Perhaps you’ve heard the story of the business owner who had employees who always showed up to work on time. Turns out he had 30 employees, 29 free parking spots and one paid parking spot at work. Showing up on time meant saving money.

Showing up on time can mean saving tax dollars, too. You see, time is running out to take advantage of the lowest prescribed rate in Canadian history. This week marked the start of what is surely to be a stretch of increasing interest rates in this country. And as interest rates rise, so does the prescribed rate. So, acting fast is a good idea. Let me explain.

The rate

The prescribed rate in our tax law is used for a few things. Most notably, it’s the interest rate that should be charged on certain loans between individuals, or between businesses and their employees or shareholders. When loans are set up properly at the prescribed rate the result can be tax savings.

The lower the prescribed rate, the greater the tax benefits can be. Today, the prescribed is just 1 per cent – but it’s very likely to rise this year. The rate is set every quarter and is tied to the average 90-day Treasury Bill rate from the prior quarter, rounded up to the nearest whole percentage point. The average 90-day T-Bill rate for the fourth quarter of 2021 was under 1 per cent, so the prescribed rate was rounded up to 1 per cent for the first quarter of 2022. You get the idea.

There’s no doubt we’ll see a prescribed rate of 1 per cent for the second quarter of 2022, but it’s possible that we could see the rate rise to 2 per cent on July 1. Consider the following ideas before July to take advantage of the current prescribed rate.

The spousal loan

Consider making a loan to your lower-income spouse. If you charge your spouse the 1 per cent prescribed rate on the loan, then any income earned by your spouse on the loaned funds will be taxed in your spouse’s hands – not your hands. Normally, the attribution rules will apply to cause you to pay the tax instead, but charging the 1 per cent gets you out of those rules.

You’ll have to pay tax on the 1 per cent paid by your spouse, and he or she will have to pay you by Jan. 30 each year for the prior year interest charge. Your spouse will be allowed a deduction for the interest paid to you. The great news? That 1-per-cent rate can be locked-in for as long as the loan is outstanding.

The child loan

Similar to a spousal loan, you can lend money for the benefit of a minor child – typically to a trust – to have those dollars invested and the income taxed in the hands of the child. Again, you’ll need to charge the prescribed rate on the loan, but the 1-per-cent rate can be locked-in indefinitely if you set this up before the rate increase.
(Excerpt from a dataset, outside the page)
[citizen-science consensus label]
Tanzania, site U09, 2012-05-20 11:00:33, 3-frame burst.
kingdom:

As an aside, if you set up a loan at a higher prescribed rate later, and then rates drop again, you can’t simply redo the loan at the lower rate unless the higher-rate loan is paid off first.

The employee loan

As an employee, you can borrow money from your employer at low rates today. You’ll be deemed to have received a taxable employment benefit for any interest-free or reduced-interest loan. The taxable amount equals the prescribed rate of interest (1 per cent today) less the actual amount of interest you pay on the loan. By this math, you won’t have a taxable employment benefit if you pay just 1 per cent on the loan.
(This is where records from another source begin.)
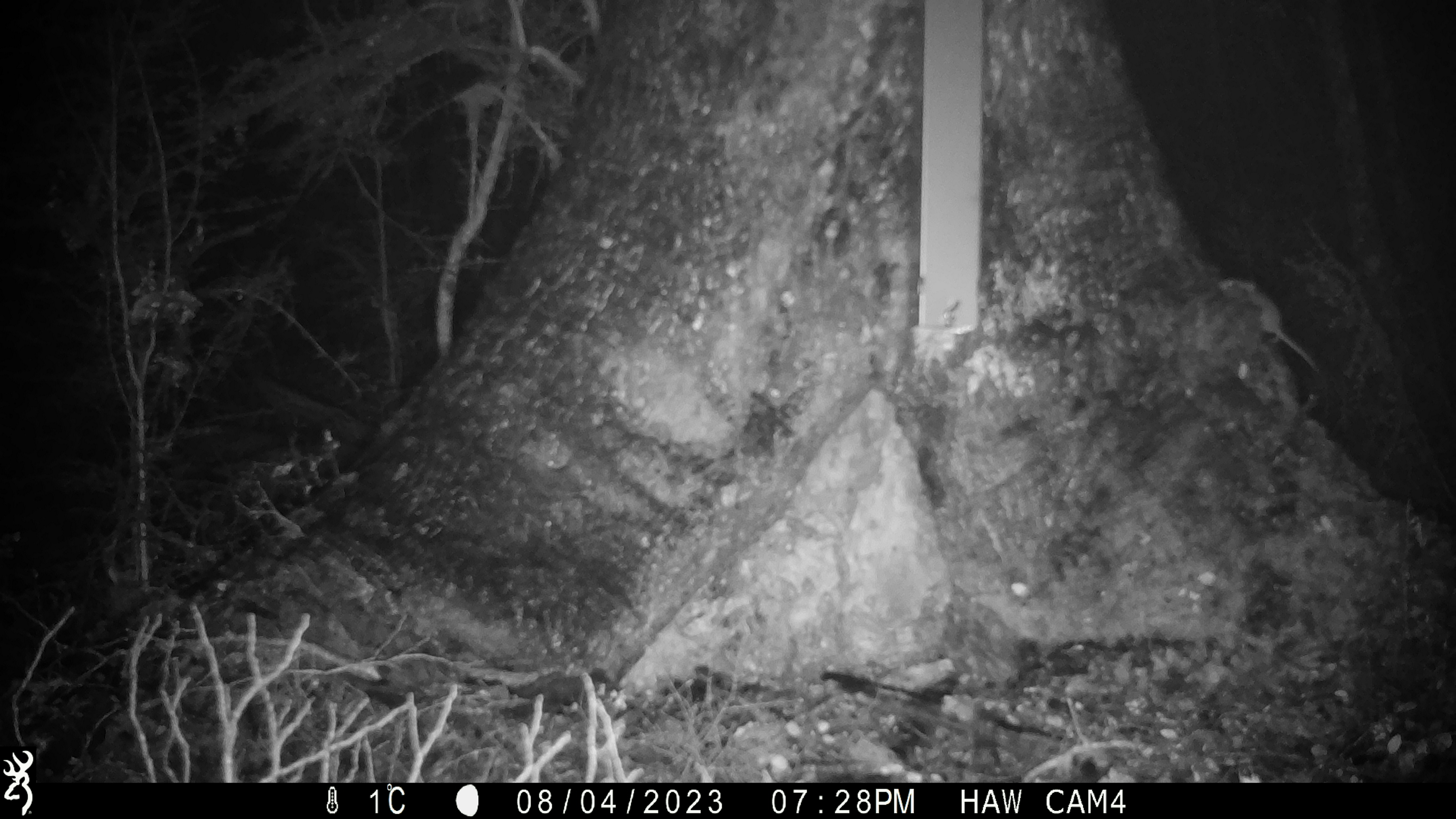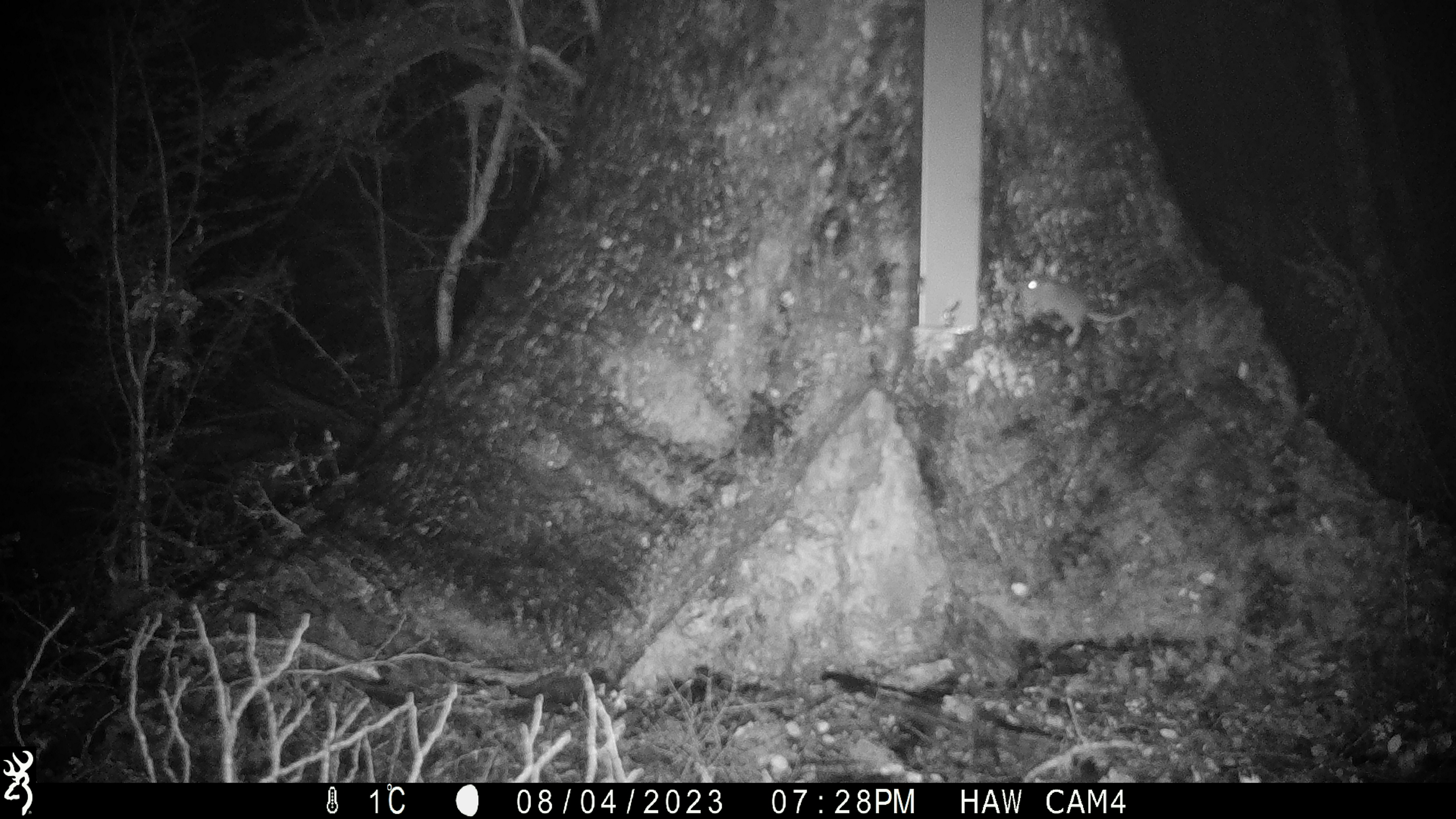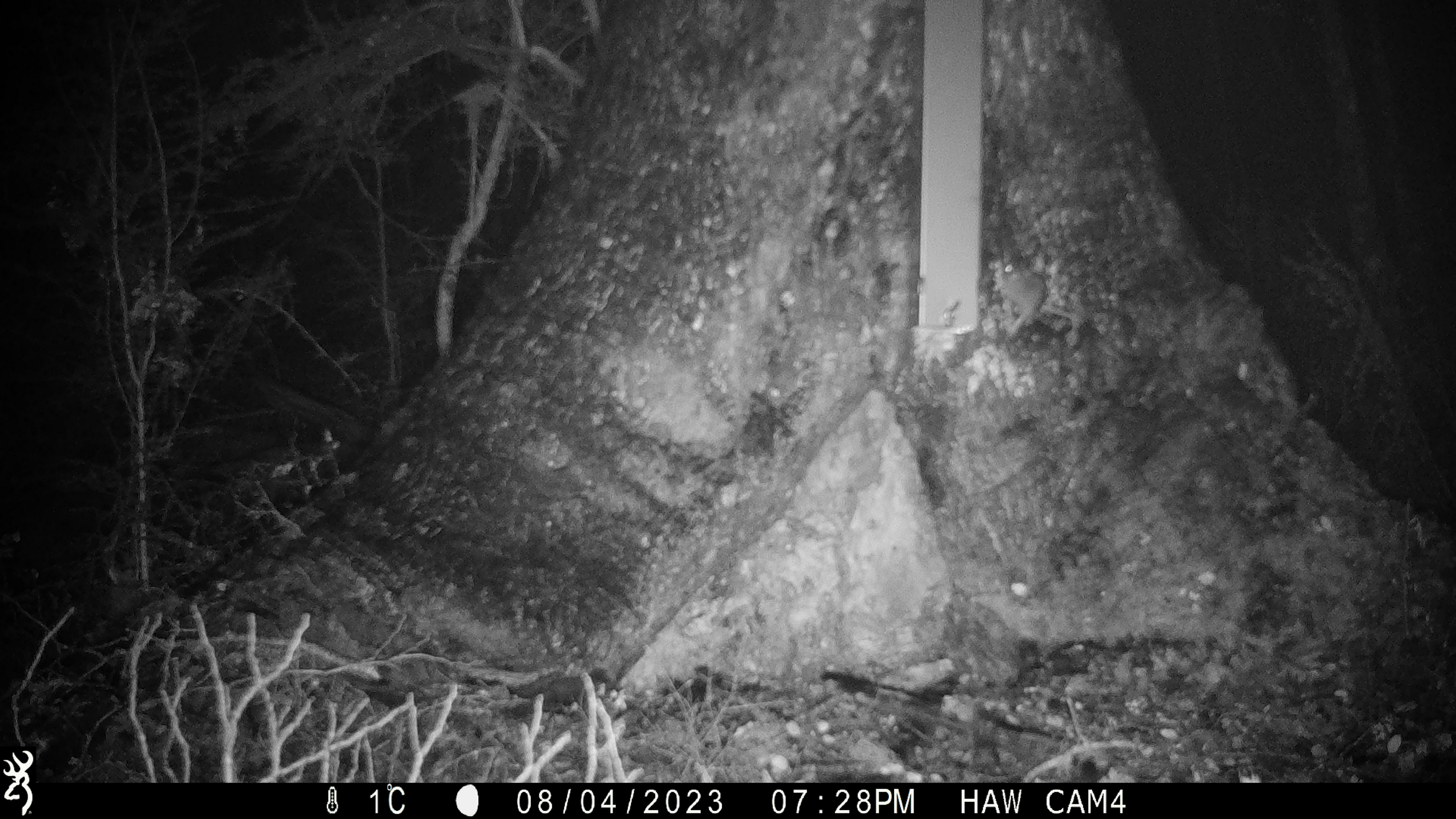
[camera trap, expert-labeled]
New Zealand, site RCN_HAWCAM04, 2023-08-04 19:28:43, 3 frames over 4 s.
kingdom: Animalia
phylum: Chordata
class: Mammalia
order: Rodentia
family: Muridae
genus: Mus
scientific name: Mus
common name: mouse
In addition, there’s a special rule that applies if you borrow from your employer for the purpose of buying a home. Under this rule, the taxable benefit for the first five years is calculated using the lesser of the prescribed rate in effect when the loan was made, or in the particular quarter that the benefit is being calculated. The rules are a little complex, so speak to a tax pro if your employer has made a home loan to you.

The shareholder loan

There are special rules around loans to shareholders that could cause the loan to be included in your income if you’re a shareholder and have borrowed from your company. Some loans will avoid these rules. In this case, there could still be a taxable interest benefit, but if you pay the prescribed rate – just 1 per cent today – you’ll avoid this taxable benefit. Borrowing today while the prescribed rate is low could make sense. Speak to a tax pro for more details.